▶ _Job_
In the pounded yam recipe below, list every step of the cooking and preparation instructions that mentions a knife.

▶ _Document excerpt_
==================================================
Pounded yam is a popular dish in Nigeria and other African countries. More than often, it is usually included in the food menu for special events. The meal is also considered to be a favorite for the elderly, as yam has been a primary food for our ancestors in Nigeria and other African nations.
Pounded yam is prepared by using mortar and pestle. The yam is boiled to a certain level and then pounded in a mortar until it becomes fluffy and thick. It is then served with a delicious soup. However, with the production of yam flour, the recipe can now be made by stirring yam flour in hot water. But the unique taste of yam pounded in mortar is nowhere to be found in the stirred recipe.
If you want to make this dish from scratch the traditional way, then you are on the right page. Also, this article covers the health benefits of pounded yam and sauces that perform well with the dish.
How to Make Pounded Yam Using Mortar and Pestle
Yam preparation would have been easy if the muscle power that goes into the pounding can be taken out of the equation. Unfortunately, it can’t.
Below are the tools and ingredients you’re going to need.
- Mortar and Pestle
- 1 Yam tuber (or more)
Cooking and Preparation Instructions
- Using a knife, cut your yam tuber into round slices.
- Peel off the back of the yam slices with your knife and transfer to a bowl of clean water.
- Rinse the slices two to three times.
- Put all the yam slices into a pot and fill the pot with water enough to cover the slices.
- Set on heat.
- While the yam is cooking, wash your mortar and pestle and set aside.
- Relax until the yams are soft. Your yam is well-cooked once a knife or fork can slide through the yam easily.
- Transfer them into the mortar and begin pounding immediately. Pound from the bigger chunks to the smallest. Make sure to set aside the water used in boiling the yam as it will be used later.
- After a while, as you’re pounding, the yams will start to get stretchy but rough in texture, do not fret as it is supposed to happen. Just keep pounding.
- At some point, the yam will begin to stiffen, especially to the pestle. This time, add some water (not much) from the pot used in cooking the yam and continuing pounding. Adding water is necessary to soften the yam until you get a fluffy and compact (perfect) consistency.
- Once it starts to stiff, repeat step 10 until everything holds together, smooth, and becomes stretchy.
- You can now serve the soup with your favorite sauce.
==================================================
▶ _Raw records_
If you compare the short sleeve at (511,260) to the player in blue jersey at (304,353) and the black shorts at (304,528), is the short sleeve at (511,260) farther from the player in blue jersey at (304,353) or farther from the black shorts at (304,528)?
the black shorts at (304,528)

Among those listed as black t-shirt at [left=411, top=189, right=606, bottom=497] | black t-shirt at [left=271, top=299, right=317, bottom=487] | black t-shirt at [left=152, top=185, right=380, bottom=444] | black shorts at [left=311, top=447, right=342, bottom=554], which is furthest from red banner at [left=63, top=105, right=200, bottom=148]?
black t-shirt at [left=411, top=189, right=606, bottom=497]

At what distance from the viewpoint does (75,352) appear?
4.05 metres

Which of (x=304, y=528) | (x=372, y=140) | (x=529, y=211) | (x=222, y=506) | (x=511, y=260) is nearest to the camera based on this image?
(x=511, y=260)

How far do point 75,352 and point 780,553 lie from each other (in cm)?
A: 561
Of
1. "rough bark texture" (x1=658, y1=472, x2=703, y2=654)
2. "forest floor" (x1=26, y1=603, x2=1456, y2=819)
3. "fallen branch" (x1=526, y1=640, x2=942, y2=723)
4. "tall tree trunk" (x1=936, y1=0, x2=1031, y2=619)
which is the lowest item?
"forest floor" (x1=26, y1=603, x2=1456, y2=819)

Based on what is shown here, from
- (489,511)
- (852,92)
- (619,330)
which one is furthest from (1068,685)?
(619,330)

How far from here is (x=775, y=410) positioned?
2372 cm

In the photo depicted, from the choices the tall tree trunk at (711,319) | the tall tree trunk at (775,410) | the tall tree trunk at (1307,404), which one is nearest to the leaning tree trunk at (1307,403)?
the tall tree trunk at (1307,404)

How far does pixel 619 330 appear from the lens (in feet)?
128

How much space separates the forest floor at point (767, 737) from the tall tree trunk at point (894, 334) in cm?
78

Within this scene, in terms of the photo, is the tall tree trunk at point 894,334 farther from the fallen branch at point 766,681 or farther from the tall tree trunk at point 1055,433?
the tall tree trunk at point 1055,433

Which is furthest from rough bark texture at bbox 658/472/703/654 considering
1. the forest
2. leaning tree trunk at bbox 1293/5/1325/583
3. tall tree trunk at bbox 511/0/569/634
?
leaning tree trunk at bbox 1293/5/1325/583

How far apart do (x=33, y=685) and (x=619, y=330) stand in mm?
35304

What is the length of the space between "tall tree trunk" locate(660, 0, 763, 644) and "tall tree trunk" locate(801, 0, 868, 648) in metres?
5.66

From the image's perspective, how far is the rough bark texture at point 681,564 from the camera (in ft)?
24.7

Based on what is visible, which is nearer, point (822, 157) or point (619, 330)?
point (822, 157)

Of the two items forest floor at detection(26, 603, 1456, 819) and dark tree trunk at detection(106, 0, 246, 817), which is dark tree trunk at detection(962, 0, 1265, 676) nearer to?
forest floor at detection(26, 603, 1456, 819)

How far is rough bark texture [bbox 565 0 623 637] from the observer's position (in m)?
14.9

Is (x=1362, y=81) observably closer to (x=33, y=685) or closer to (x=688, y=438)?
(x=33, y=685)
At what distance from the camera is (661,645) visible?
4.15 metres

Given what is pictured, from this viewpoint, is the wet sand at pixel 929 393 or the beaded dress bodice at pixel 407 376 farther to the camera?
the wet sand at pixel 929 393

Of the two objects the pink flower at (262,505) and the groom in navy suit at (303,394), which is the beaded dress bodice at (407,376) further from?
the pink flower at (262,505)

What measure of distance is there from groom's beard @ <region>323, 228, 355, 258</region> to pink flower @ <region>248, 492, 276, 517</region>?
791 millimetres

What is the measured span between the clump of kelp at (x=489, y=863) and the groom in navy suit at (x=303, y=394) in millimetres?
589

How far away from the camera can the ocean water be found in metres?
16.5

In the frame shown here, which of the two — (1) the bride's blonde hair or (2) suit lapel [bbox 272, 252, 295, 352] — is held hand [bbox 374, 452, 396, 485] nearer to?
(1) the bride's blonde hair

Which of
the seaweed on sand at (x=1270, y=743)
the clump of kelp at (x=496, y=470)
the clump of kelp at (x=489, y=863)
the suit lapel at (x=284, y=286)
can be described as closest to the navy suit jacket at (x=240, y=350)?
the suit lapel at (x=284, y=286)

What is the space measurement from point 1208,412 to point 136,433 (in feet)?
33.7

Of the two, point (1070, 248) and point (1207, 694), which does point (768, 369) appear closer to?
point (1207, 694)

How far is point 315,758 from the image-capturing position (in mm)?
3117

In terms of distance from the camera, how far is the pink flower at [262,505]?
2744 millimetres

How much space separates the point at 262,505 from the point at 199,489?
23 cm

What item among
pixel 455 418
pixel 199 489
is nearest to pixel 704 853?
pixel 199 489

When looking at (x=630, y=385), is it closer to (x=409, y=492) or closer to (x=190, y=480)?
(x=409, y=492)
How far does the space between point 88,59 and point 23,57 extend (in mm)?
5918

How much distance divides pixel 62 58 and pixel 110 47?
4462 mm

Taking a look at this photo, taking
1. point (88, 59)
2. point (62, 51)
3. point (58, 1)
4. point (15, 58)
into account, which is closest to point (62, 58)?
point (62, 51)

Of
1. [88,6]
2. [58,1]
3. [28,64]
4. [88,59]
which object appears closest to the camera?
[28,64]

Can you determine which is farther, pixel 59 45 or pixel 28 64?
==================================================
▶ _Problem solution_
- Using a knife, cut your yam tuber into round slices.
- Peel off the back of the yam slices with your knife and transfer to a bowl of clean water.
- Relax until the yams are soft. Your yam is well-cooked once a knife or fork can slide through the yam easily.